Report Shows Rising Special Interest Pressure on Midwest Courts
by Bert Brandenburg, Executive Director, Justice At Stake
A new report from Justice at Stake, The New Politics of Judicial Elections in the Great Lake States, 2000-2008, shows how the Midwest has become America’s leading judicial elections battleground. Illinois, Michigan, Minnesota, Ohio and Wisconsin are seeing a growing arms race between corporate interests, trial lawyers, ideological groups and political partisans who are committed to bending state judges to their will.
For example, more than half of all television advertisements that have appeared in state Supreme Court races since 2000 have aired in Illinois, Ohio and Michigan. The most expensive contested judicial election in American history took place in Illinois in 2004, when two candidates combined to raise over $9.3 million. (The winner called the fundraising ‘obscene.’)
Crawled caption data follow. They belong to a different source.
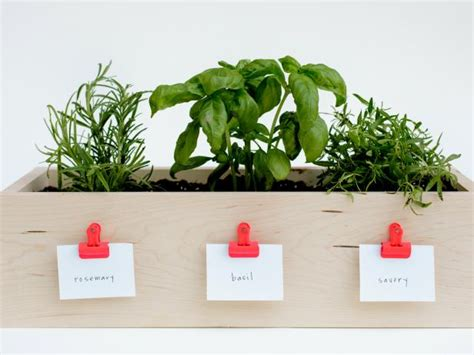kitchen planter box  herbs diy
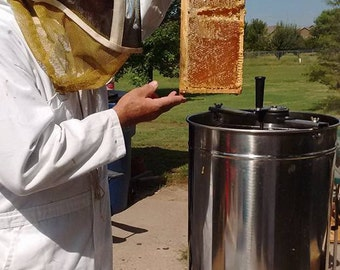 Bee Keeper and Honeycomb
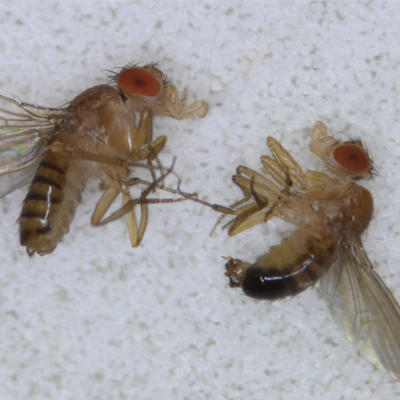 Drosophila melanogaster, the fruit flies.
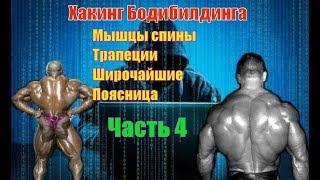 Как накачать мышцы спины. Лучшие упражнения. Техника. Часть 4. Хакинг Бодибилдинга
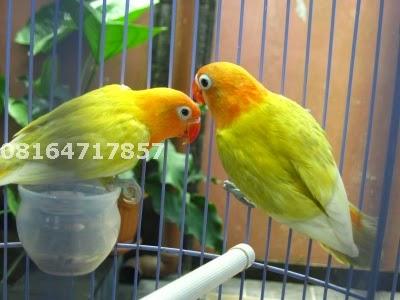 Lovebird Jogja
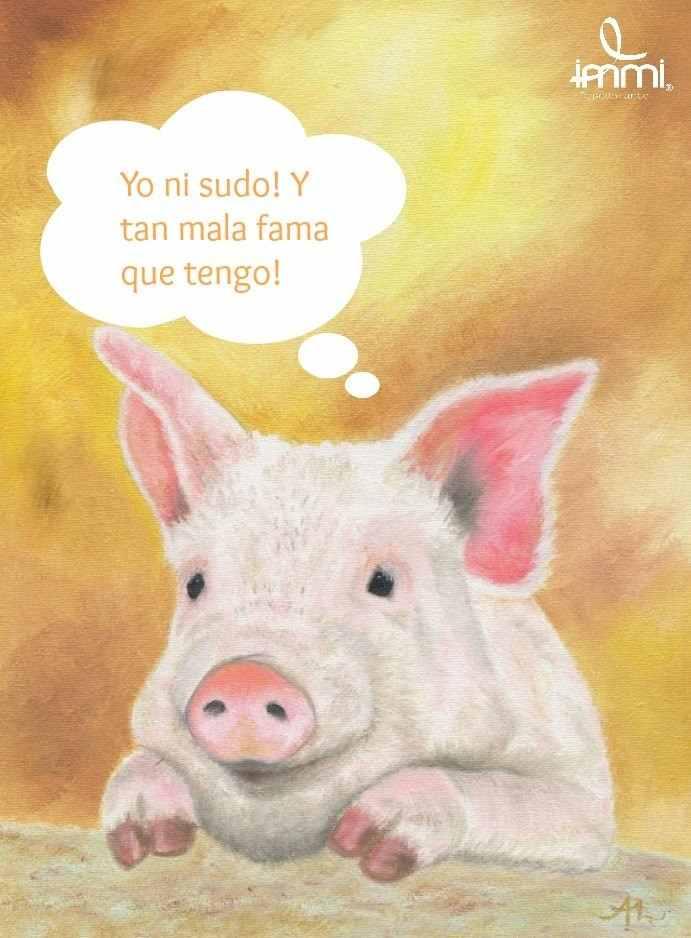 En este momento estás viendo Los cerdos no sudan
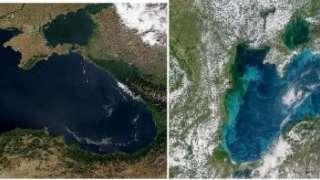 Чёрное море уже не такое чёрное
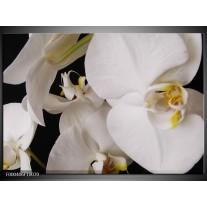 Foto canvas schilderij Orchidee | Wit, Zwart, Geel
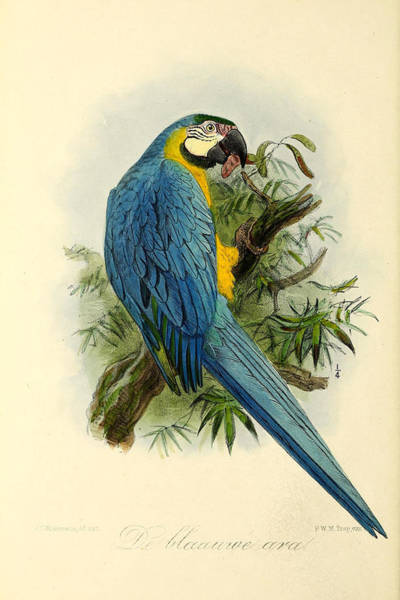 Parrot Painting - Blue Parrot by Dreyer Wildlife Print Collections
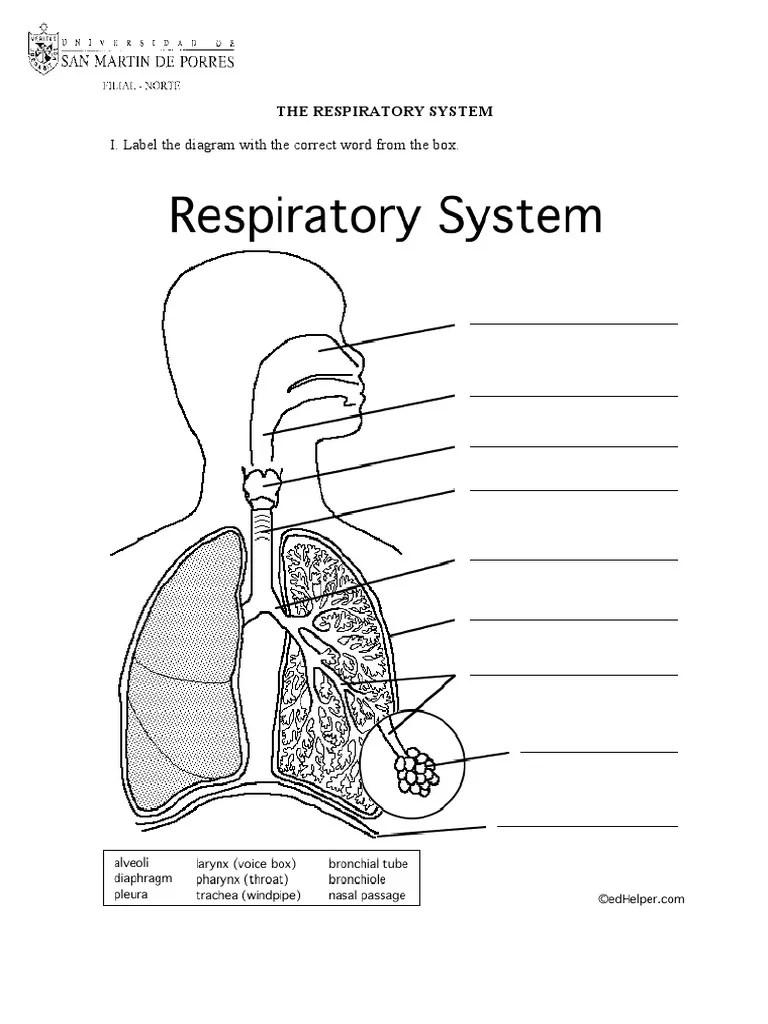 diagram of respiratory system nose [ 768 x 1024 Pixel ]
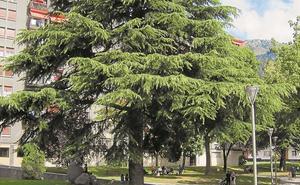 El catálogo de vegetación de Azkoitia contiene más de 600 unidades arbóreas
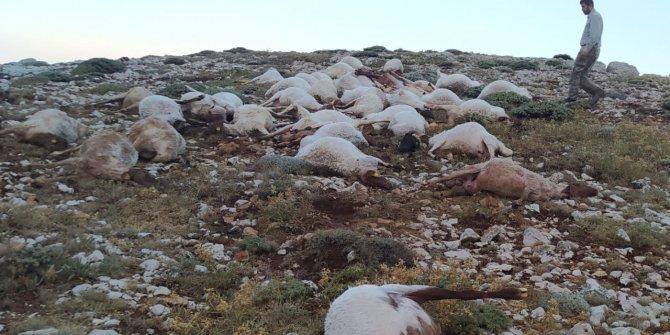 Kahramanmaraş'ta yıldırım düştü 82 koyun telef oldu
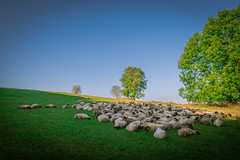 Country Life (matthiasstiefel) Tags: sheep country schafe land autumn herbst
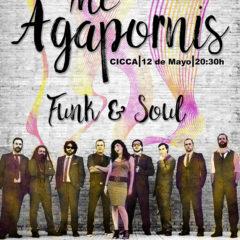 """The Agapornis presenta """"Attitude"""" en el CICCA"""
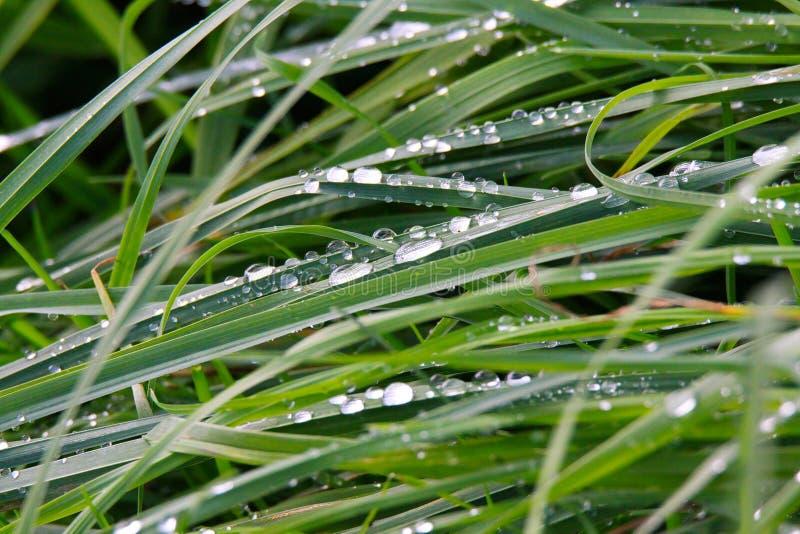 Primo piano delle gocce di pioggia sul prato dell'erba verde in Brüggen, Germania immagine stock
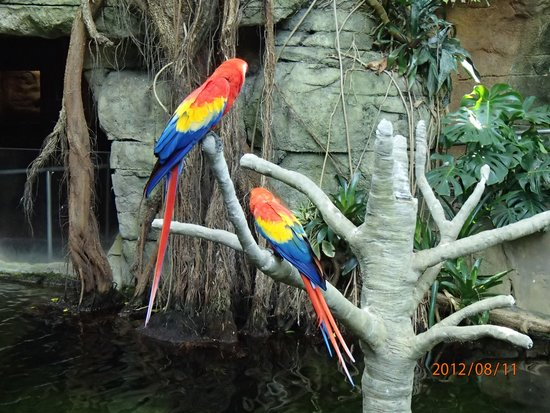 Moody Gardens: Gorgeous Parrots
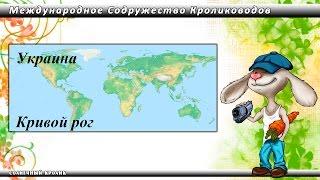 Кролики Украина. Кривой рог.(, 2016-03-02T08:14:20.000Z)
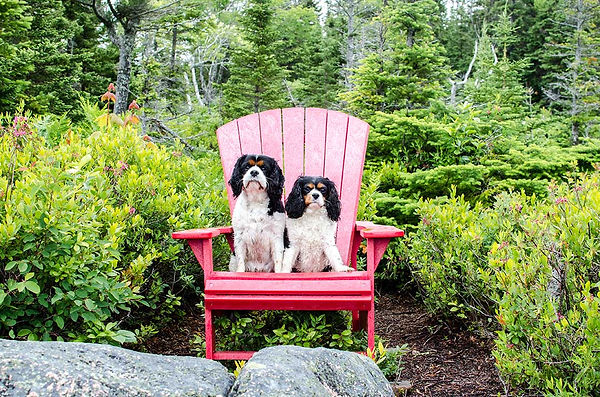 Loud and Slow - Wesley and Lily the King Charles Cavaliers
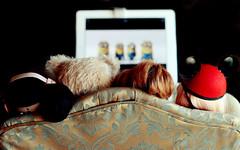 OK, Let's begin to enjoy the Movie!!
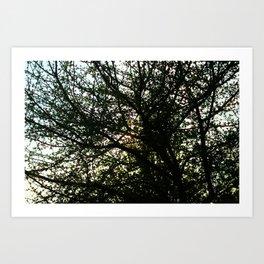 Pollock's Tree Art Print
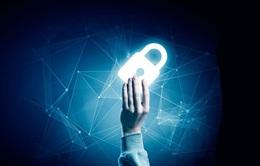 Làm sao để đảm bảo an toàn dữ liệu doanh nghiệp hậu COVID-19?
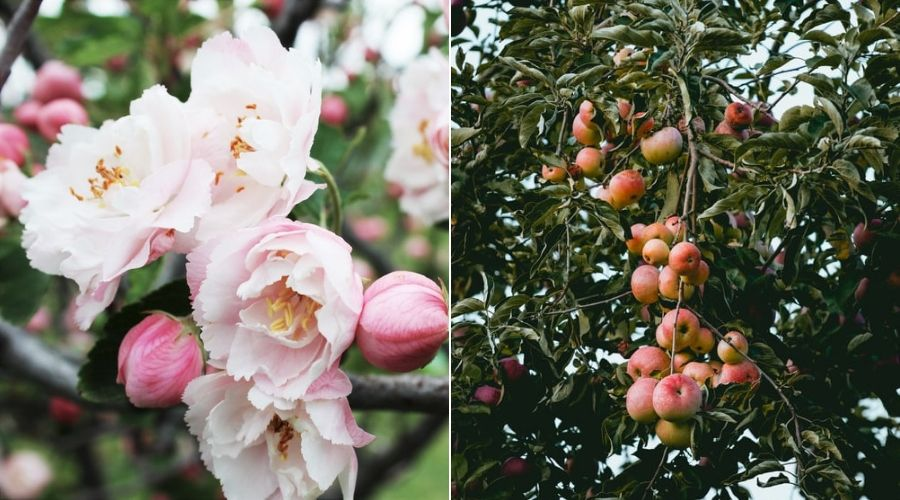 apple blossom and branch full of apples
The public is growing worried. A January 2008 survey revealed that 78 percent of Wisconsin voters believe campaign contributions to judicial candidates have “a great deal” or “some” influence on the decisions judges make in the courtroom
As U.S. Supreme Court Justice Sandra Day O’Connor puts it, “judicial elections are becoming political prizefights where partisans and special interests seek to install judges who will answer to them instead of the law and the constitution.”